Source records:
+ + + + +
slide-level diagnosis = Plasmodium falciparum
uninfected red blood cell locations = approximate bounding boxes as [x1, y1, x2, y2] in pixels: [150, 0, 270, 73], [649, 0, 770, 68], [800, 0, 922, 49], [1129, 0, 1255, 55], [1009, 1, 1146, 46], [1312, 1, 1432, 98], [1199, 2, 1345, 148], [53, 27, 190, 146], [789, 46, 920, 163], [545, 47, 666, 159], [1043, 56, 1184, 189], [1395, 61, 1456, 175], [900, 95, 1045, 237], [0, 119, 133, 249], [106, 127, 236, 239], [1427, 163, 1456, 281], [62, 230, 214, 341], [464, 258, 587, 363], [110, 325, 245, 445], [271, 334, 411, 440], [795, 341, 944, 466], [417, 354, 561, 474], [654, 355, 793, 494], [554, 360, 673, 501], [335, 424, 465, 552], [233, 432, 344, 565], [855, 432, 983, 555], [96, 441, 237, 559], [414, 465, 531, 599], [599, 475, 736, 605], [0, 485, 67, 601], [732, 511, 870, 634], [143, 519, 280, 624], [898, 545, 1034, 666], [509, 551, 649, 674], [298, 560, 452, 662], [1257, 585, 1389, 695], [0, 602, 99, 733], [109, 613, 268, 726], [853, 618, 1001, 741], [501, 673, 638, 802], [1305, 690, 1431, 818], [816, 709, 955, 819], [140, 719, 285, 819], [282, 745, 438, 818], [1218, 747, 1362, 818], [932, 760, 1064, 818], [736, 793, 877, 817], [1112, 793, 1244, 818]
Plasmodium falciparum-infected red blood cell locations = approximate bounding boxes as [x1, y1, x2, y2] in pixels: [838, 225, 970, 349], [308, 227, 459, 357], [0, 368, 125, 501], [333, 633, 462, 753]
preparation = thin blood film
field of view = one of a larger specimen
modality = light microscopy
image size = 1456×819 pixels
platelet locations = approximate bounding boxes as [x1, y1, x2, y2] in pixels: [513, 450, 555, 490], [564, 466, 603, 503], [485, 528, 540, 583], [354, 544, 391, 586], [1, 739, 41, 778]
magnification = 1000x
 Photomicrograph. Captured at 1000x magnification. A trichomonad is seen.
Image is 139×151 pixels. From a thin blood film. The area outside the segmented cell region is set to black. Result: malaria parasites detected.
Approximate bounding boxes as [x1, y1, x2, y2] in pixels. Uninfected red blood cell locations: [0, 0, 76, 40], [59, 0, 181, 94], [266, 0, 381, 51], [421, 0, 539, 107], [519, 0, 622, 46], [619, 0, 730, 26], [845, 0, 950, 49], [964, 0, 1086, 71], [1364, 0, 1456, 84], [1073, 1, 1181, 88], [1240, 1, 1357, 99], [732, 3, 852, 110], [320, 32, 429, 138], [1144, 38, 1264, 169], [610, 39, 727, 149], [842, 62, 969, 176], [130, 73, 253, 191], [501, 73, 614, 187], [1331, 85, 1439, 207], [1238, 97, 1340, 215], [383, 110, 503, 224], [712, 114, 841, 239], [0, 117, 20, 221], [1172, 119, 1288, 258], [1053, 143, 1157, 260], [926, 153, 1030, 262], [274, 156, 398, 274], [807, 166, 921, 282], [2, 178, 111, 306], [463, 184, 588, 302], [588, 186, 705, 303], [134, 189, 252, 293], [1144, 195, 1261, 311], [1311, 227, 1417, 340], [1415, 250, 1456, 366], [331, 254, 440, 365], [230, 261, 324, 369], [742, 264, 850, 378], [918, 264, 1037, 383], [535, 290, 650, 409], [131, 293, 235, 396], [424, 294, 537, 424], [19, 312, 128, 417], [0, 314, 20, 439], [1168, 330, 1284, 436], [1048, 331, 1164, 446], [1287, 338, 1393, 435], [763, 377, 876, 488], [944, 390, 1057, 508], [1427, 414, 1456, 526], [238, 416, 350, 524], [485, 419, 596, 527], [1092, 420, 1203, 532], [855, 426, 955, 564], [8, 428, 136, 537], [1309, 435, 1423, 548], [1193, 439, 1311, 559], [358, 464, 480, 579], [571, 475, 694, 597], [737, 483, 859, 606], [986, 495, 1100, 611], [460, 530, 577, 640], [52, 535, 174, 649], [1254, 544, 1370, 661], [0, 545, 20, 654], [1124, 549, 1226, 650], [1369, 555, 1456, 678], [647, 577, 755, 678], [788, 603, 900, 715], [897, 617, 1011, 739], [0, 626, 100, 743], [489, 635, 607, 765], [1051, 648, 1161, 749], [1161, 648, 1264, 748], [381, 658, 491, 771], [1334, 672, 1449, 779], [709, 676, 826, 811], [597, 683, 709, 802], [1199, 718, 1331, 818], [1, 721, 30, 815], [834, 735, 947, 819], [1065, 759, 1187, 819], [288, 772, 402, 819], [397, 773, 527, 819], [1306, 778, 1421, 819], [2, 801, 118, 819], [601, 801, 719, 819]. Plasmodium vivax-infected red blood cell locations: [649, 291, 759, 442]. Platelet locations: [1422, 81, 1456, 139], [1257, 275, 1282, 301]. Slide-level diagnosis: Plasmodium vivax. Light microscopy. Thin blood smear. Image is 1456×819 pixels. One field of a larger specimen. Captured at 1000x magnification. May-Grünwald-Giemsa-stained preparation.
+ + + + +
Work request | All of the data above should be reproduced exactly, with nothing left out.

Response area |
slide-level diagnosis = Plasmodium falciparum
uninfected red blood cell locations = approximate bounding boxes as [x1, y1, x2, y2] in pixels: [150, 0, 270, 73], [649, 0, 770, 68], [800, 0, 922, 49], [1129, 0, 1255, 55], [1009, 1, 1146, 46], [1312, 1, 1432, 98], [1199, 2, 1345, 148], [53, 27, 190, 146], [789, 46, 920, 163], [545, 47, 666, 159], [1043, 56, 1184, 189], [1395, 61, 1456, 175], [900, 95, 1045, 237], [0, 119, 133, 249], [106, 127, 236, 239], [1427, 163, 1456, 281], [62, 230, 214, 341], [464, 258, 587, 363], [110, 325, 245, 445], [271, 334, 411, 440], [795, 341, 944, 466], [417, 354, 561, 474], [654, 355, 793, 494], [554, 360, 673, 501], [335, 424, 465, 552], [233, 432, 344, 565], [855, 432, 983, 555], [96, 441, 237, 559], [414, 465, 531, 599], [599, 475, 736, 605], [0, 485, 67, 601], [732, 511, 870, 634], [143, 519, 280, 624], [898, 545, 1034, 666], [509, 551, 649, 674], [298, 560, 452, 662], [1257, 585, 1389, 695], [0, 602, 99, 733], [109, 613, 268, 726], [853, 618, 1001, 741], [501, 673, 638, 802], [1305, 690, 1431, 818], [816, 709, 955, 819], [140, 719, 285, 819], [282, 745, 438, 818], [1218, 747, 1362, 818], [932, 760, 1064, 818], [736, 793, 877, 817], [1112, 793, 1244, 818]
Plasmodium falciparum-infected red blood cell locations = approximate bounding boxes as [x1, y1, x2, y2] in pixels: [838, 225, 970, 349], [308, 227, 459, 357], [0, 368, 125, 501], [333, 633, 462, 753]
preparation = thin blood film
field of view = one of a larger specimen
modality = light microscopy
image size = 1456×819 pixels
platelet locations = approximate bounding boxes as [x1, y1, x2, y2] in pixels: [513, 450, 555, 490], [564, 466, 603, 503], [485, 528, 540, 583], [354, 544, 391, 586], [1, 739, 41, 778]
magnification = 1000x
 Photomicrograph. Captured at 1000x magnification. A trichomonad is seen.
Image is 139×151 pixels. From a thin blood film. The area outside the segmented cell region is set to black. Result: malaria parasites detected.
Approximate bounding boxes as [x1, y1, x2, y2] in pixels. Uninfected red blood cell locations: [0, 0, 76, 40], [59, 0, 181, 94], [266, 0, 381, 51], [421, 0, 539, 107], [519, 0, 622, 46], [619, 0, 730, 26], [845, 0, 950, 49], [964, 0, 1086, 71], [1364, 0, 1456, 84], [1073, 1, 1181, 88], [1240, 1, 1357, 99], [732, 3, 852, 110], [320, 32, 429, 138], [1144, 38, 1264, 169], [610, 39, 727, 149], [842, 62, 969, 176], [130, 73, 253, 191], [501, 73, 614, 187], [1331, 85, 1439, 207], [1238, 97, 1340, 215], [383, 110, 503, 224], [712, 114, 841, 239], [0, 117, 20, 221], [1172, 119, 1288, 258], [1053, 143, 1157, 260], [926, 153, 1030, 262], [274, 156, 398, 274], [807, 166, 921, 282], [2, 178, 111, 306], [463, 184, 588, 302], [588, 186, 705, 303], [134, 189, 252, 293], [1144, 195, 1261, 311], [1311, 227, 1417, 340], [1415, 250, 1456, 366], [331, 254, 440, 365], [230, 261, 324, 369], [742, 264, 850, 378], [918, 264, 1037, 383], [535, 290, 650, 409], [131, 293, 235, 396], [424, 294, 537, 424], [19, 312, 128, 417], [0, 314, 20, 439], [1168, 330, 1284, 436], [1048, 331, 1164, 446], [1287, 338, 1393, 435], [763, 377, 876, 488], [944, 390, 1057, 508], [1427, 414, 1456, 526], [238, 416, 350, 524], [485, 419, 596, 527], [1092, 420, 1203, 532], [855, 426, 955, 564], [8, 428, 136, 537], [1309, 435, 1423, 548], [1193, 439, 1311, 559], [358, 464, 480, 579], [571, 475, 694, 597], [737, 483, 859, 606], [986, 495, 1100, 611], [460, 530, 577, 640], [52, 535, 174, 649], [1254, 544, 1370, 661], [0, 545, 20, 654], [1124, 549, 1226, 650], [1369, 555, 1456, 678], [647, 577, 755, 678], [788, 603, 900, 715], [897, 617, 1011, 739], [0, 626, 100, 743], [489, 635, 607, 765], [1051, 648, 1161, 749], [1161, 648, 1264, 748], [381, 658, 491, 771], [1334, 672, 1449, 779], [709, 676, 826, 811], [597, 683, 709, 802], [1199, 718, 1331, 818], [1, 721, 30, 815], [834, 735, 947, 819], [1065, 759, 1187, 819], [288, 772, 402, 819], [397, 773, 527, 819], [1306, 778, 1421, 819], [2, 801, 118, 819], [601, 801, 719, 819]. Plasmodium vivax-infected red blood cell locations: [649, 291, 759, 442]. Platelet locations: [1422, 81, 1456, 139], [1257, 275, 1282, 301]. Slide-level diagnosis: Plasmodium vivax. Light microscopy. Thin blood smear. Image is 1456×819 pixels. One field of a larger specimen. Captured at 1000x magnification. May-Grünwald-Giemsa-stained preparation.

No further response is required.